── Righe del compito ──

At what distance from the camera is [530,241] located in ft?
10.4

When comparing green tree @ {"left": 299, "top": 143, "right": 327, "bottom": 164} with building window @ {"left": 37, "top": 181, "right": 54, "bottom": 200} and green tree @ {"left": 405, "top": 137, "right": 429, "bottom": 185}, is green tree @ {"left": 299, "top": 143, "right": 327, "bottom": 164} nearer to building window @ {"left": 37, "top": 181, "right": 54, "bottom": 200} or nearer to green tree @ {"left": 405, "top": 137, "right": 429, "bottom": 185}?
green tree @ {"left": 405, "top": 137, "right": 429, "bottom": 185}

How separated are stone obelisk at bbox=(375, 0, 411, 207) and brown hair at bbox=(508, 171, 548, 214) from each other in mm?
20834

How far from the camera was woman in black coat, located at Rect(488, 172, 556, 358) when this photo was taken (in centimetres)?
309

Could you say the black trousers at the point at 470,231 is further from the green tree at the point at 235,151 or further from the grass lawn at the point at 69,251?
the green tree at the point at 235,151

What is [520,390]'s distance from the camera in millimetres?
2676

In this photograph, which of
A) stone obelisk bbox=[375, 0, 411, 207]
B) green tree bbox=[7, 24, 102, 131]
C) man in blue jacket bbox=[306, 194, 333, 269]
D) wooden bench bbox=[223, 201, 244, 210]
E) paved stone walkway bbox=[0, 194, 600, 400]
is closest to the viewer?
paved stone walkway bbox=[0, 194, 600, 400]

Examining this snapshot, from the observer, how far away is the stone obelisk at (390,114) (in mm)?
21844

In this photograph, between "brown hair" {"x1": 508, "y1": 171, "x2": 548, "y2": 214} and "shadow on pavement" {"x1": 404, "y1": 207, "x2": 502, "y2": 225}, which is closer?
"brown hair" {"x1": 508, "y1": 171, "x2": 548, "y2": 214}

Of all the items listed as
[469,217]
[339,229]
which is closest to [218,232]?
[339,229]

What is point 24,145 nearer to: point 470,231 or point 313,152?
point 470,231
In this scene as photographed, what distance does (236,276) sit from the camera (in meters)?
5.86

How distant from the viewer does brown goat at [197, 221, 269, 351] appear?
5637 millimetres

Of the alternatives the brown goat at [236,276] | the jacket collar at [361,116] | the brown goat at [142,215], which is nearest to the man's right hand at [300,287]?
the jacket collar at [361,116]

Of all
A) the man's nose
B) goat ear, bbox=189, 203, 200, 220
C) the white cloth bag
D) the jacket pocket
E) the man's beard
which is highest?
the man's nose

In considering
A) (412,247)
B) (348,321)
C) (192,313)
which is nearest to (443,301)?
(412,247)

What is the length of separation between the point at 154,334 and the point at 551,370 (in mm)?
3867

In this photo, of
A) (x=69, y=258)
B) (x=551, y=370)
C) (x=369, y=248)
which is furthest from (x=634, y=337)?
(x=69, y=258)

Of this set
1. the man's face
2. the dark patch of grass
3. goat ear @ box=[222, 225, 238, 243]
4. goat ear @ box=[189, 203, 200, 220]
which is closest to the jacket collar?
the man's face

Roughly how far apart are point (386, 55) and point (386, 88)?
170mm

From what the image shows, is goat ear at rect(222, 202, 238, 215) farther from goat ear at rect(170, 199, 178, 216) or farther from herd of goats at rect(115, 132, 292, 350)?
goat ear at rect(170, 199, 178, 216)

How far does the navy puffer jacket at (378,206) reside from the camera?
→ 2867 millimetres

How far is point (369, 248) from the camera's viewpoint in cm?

───
── Righe del compito ──

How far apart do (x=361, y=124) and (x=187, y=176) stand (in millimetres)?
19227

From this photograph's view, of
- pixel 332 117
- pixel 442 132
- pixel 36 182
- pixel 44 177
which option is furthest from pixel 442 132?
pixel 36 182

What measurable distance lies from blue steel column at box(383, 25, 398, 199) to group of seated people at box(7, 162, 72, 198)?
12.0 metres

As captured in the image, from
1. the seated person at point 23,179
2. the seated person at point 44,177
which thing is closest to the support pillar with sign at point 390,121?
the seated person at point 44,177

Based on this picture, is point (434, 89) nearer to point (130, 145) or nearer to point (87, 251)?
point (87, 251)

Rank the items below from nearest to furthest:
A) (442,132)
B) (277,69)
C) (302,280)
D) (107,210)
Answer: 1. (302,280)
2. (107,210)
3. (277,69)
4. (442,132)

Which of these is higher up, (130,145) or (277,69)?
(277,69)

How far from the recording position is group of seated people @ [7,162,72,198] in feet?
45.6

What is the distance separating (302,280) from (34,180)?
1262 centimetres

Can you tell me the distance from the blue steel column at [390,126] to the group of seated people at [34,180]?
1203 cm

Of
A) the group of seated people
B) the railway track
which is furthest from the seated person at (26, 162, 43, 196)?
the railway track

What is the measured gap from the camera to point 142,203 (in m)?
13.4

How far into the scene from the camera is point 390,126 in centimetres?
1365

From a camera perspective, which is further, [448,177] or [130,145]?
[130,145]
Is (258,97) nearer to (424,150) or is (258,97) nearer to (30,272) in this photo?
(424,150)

───
── Righe del compito ──

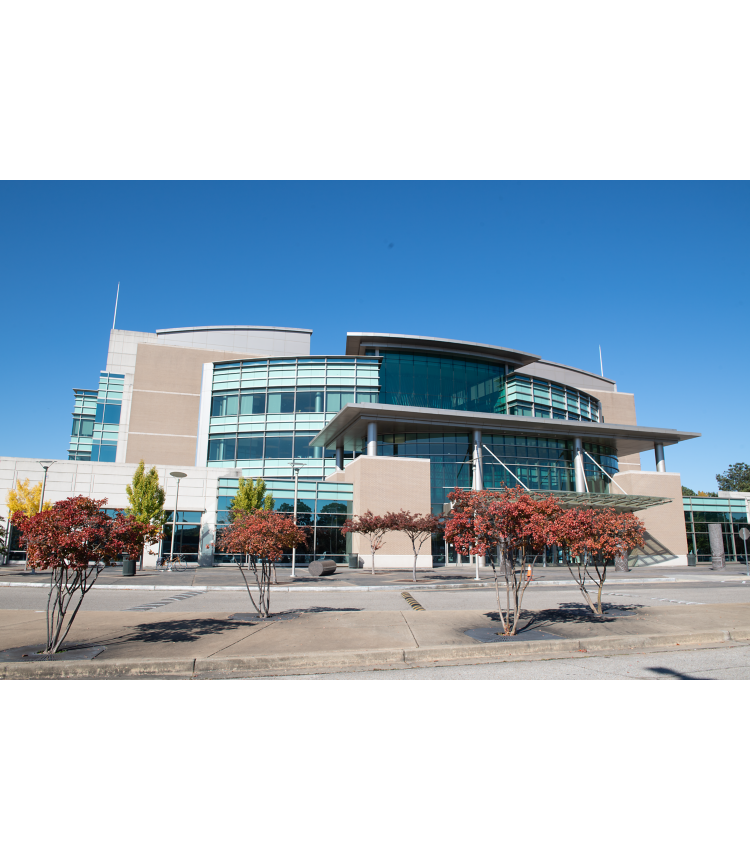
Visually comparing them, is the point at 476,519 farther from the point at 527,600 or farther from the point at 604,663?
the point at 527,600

───

Compito proposto = Formatti come tabella Markdown, con le colonne N (numero progressivo) e Testo, le righe che vanno da quella che contiene "Examining this snapshot, from" fino a quella che contiene "5637 millimetres", entrambe comprese. Ometta le righe vuote.

Soluzione del compito =
| N | Testo |
|---|---|
| 1 | Examining this snapshot, from the observer, how far away is the stone obelisk at (390,114) (in mm)? |
| 2 | 21844 |
| 3 | In this photograph, between "brown hair" {"x1": 508, "y1": 171, "x2": 548, "y2": 214} and "shadow on pavement" {"x1": 404, "y1": 207, "x2": 502, "y2": 225}, which is closer? |
| 4 | "brown hair" {"x1": 508, "y1": 171, "x2": 548, "y2": 214} |
| 5 | Of all the items listed as |
| 6 | [469,217] |
| 7 | [339,229] |
| 8 | which is closest to [218,232]? |
| 9 | [339,229] |
| 10 | What is point 24,145 nearer to: point 470,231 or point 313,152? |
| 11 | point 470,231 |
| 12 | In this scene as photographed, what distance does (236,276) sit from the camera (in meters)? |
| 13 | 5.86 |
| 14 | How distant from the viewer does brown goat at [197, 221, 269, 351] appear? |
| 15 | 5637 millimetres |